Despite heightened global trade tensions and increasing disruption, 92 per cent of chief executive officers in Singapore remain confident about the growth prospects of their companies for the next three years, according to professional services firm KPMG's global CEO outlook study released yesterday.
However, their confidence in the global economy dropped to 64 per cent from 77 per cent last year.
The study gives a three-year outlook from international executives on enterprise and economic growth.
Conducted between January and February, the 2019 survey covered 1,300 CEOs in 11 key markets and 11 key industry sectors.

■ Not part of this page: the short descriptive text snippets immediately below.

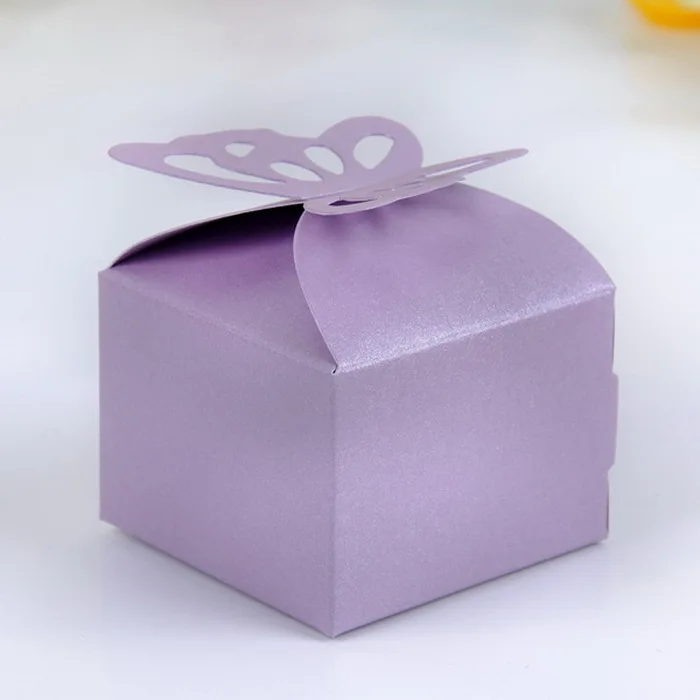 butterfly candy box diy folding party wedding boda decoration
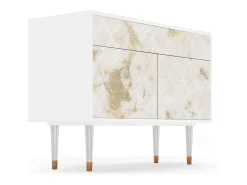 Aparador - 115x85x48 cm - BS4 - Sahara desert, Blanco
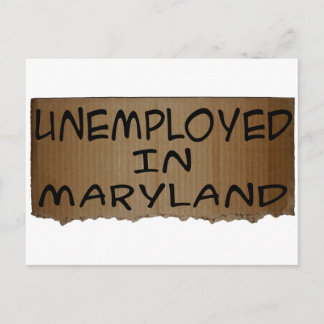 WERKLOOS IN MARYLAND BRIEFKAART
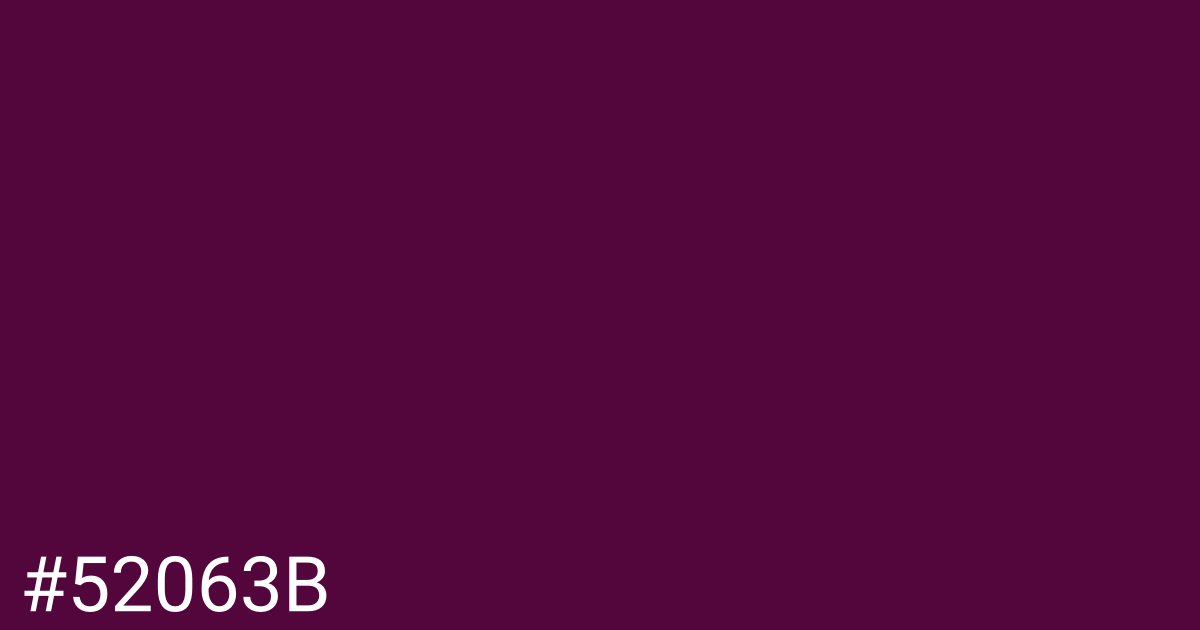 Hex color #52063b graphic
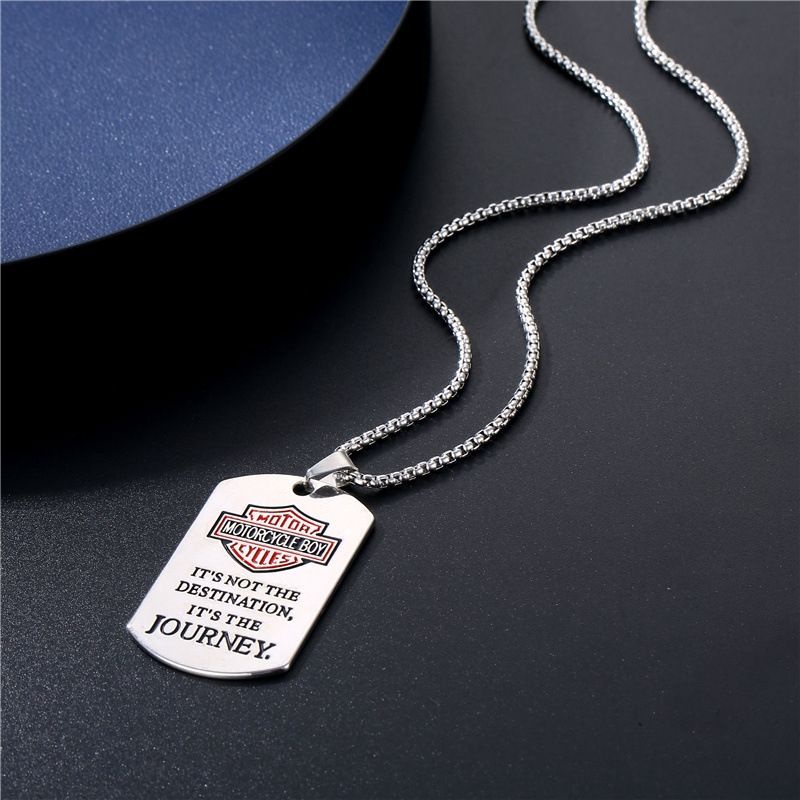 kalung motor pria titanium kalung rantai hip hop fashion keren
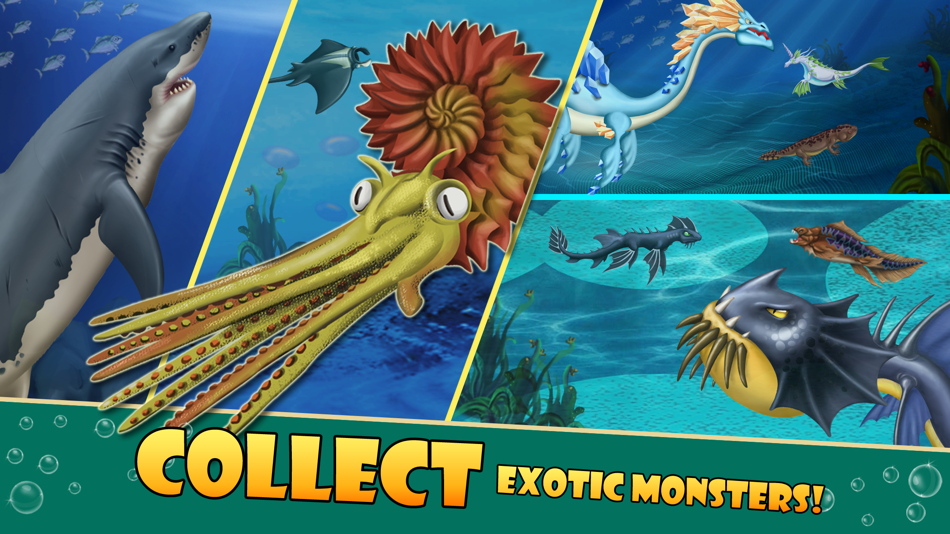 Sea Monster City - Monsters evolution & battle games – (iOS Games) — AppAgg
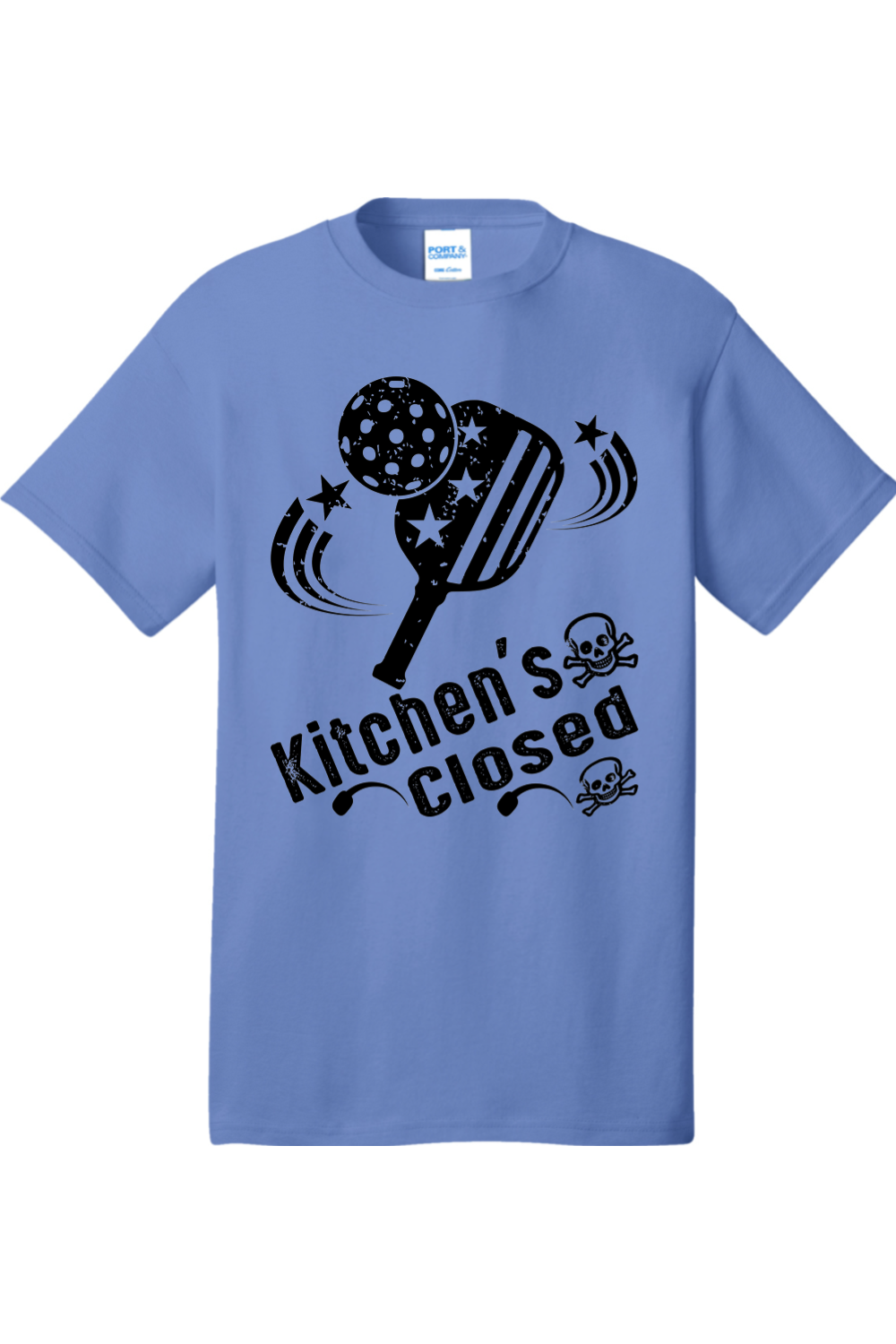 Port & Company Core Cotton Tee Carolina Blue
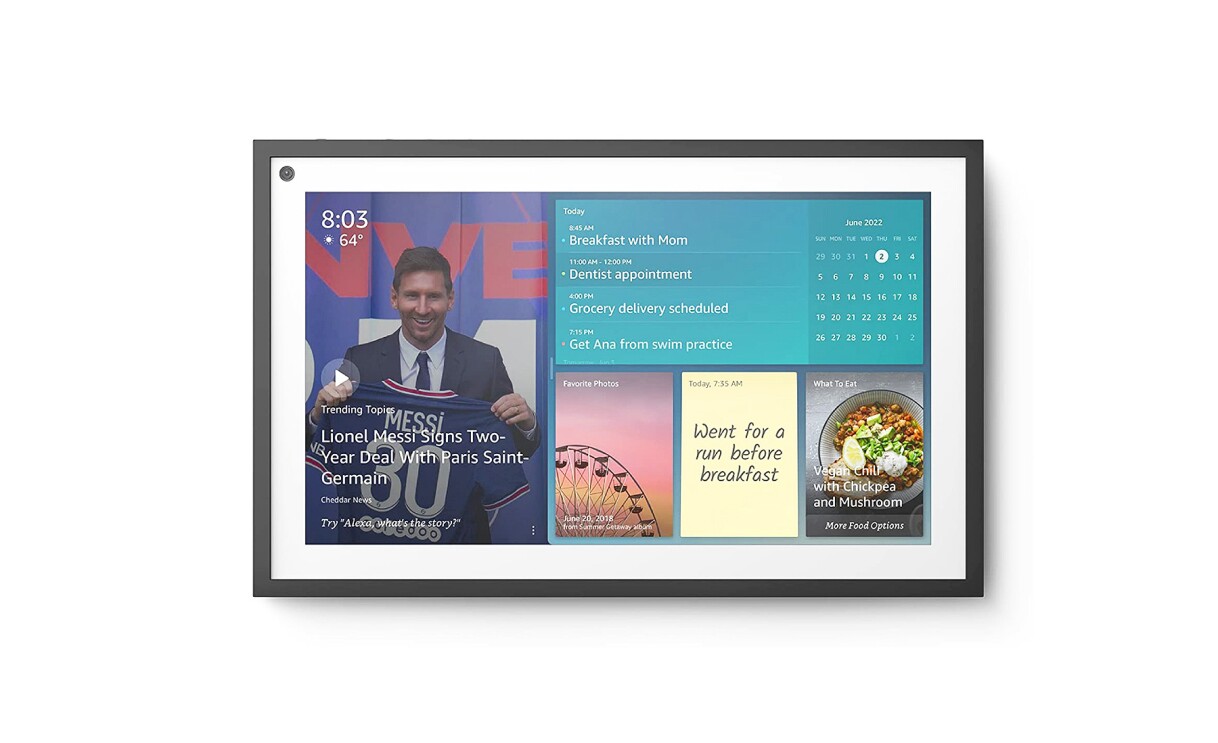 World Cup 2022 Echo Show screen.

One-third of the companies surveyed have more than US$1 billion (S$1.37 billion) in annual revenue.
Only 28 per cent of CEOs in Singapore expect a revenue growth of 2 per cent and above.
Mr Ong Pang Thye, managing partner of KPMG in Singapore, said: "The initial rounds of uncertainty from the trade tensions have dampened Singapore CEOs' confidence in the global economy and their expectations of top-line growth."

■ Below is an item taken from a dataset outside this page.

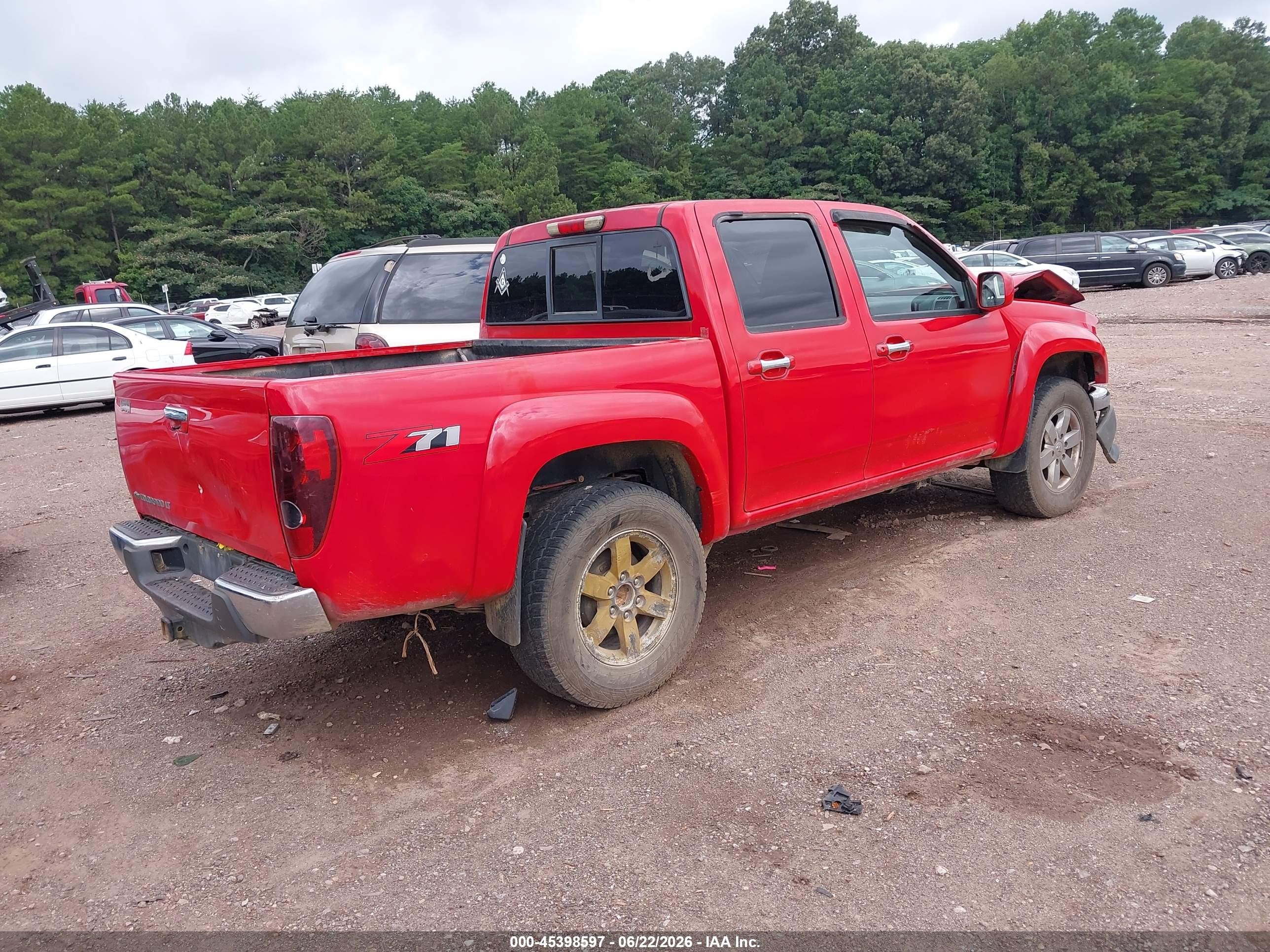2012 Chevrolet Colorado Lt W/2lt Red vin: 1GCHSDFE2C8150544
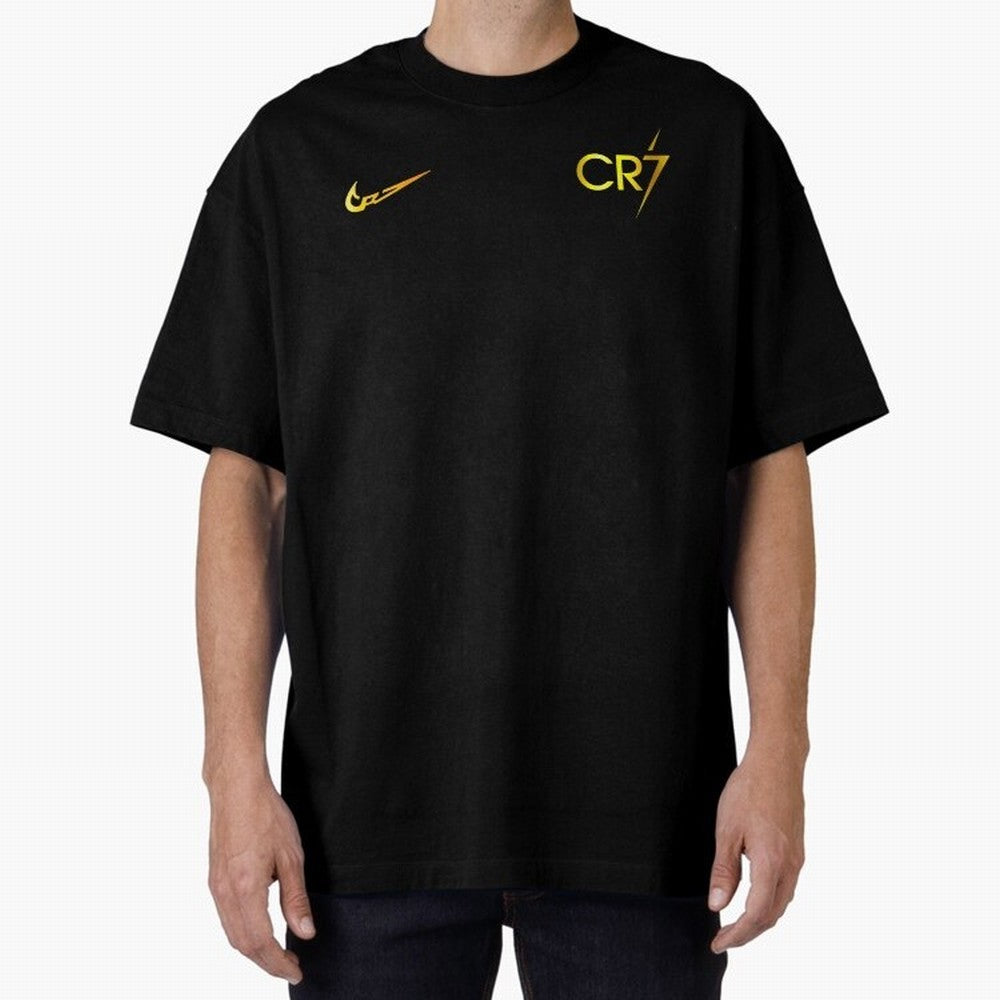 Cristiano Ronaldo Gold Edition Oversized T-Shirt Cheer for FIFA World Cup 2026 Group Stage Spirit, Inspired by Argentina, France and Brazil, Haaland and Mbappe, Classic Soccer Heritage, Championship Pressure, Fan Loyalty and International Pride;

In the medium term, however, the trade tensions could prompt US, China and other multinational corporations to shift some components of their supply chain to South-east Asia, which will create higher demand and a knock-on positive effect on growth for Singapore firms with South-east Asian presence, Mr Ong noted.
Operational risks emerged as the top threat to growth for Singapore and Asean CEOs this year, KPMG's study showed.
IMPACT OF TRADE TENSIONS
The escalating US-China trade tensions have created new business risks that are translating into operational risks for companies.
KPMG, whose study showed operational risks emerged as the top threat to growth for Singapore and Asean CEOs this year.
"The escalating US-China trade tensions have created new business risks that are translating into operational risks for companies," KPMG said in a media statement yesterday.
In terms of key drivers of growth, 32 per cent of Singapore CEOs said mergers and acquisitions are the most important strategy for them to build size and scale quickly over the next three years.
Two-thirds of global CEOs are targeting emerging markets for geographical expansion in the next three years, with the Belt and Road Initiative (BRI) viewed as a significant growth opportunity.
Said Mr Ong: "China knows that it needs to work on the BRI projects with an additional partner, and Singapore is beginning to fill that role from a position of trust and skill."
This is because Singapore has a longer history of working with China and other global infrastructure players, and is often viewed as a skilled partner in negotiation, he added.
Singapore also has a developed legal system and is favoured as a mediation and arbitration hub for cross-border disputes.
"Singapore companies and private equity funds should recognise the enormous opportunities the BRI presents and tap these to take themselves to the next level of growth," said Mr Ong.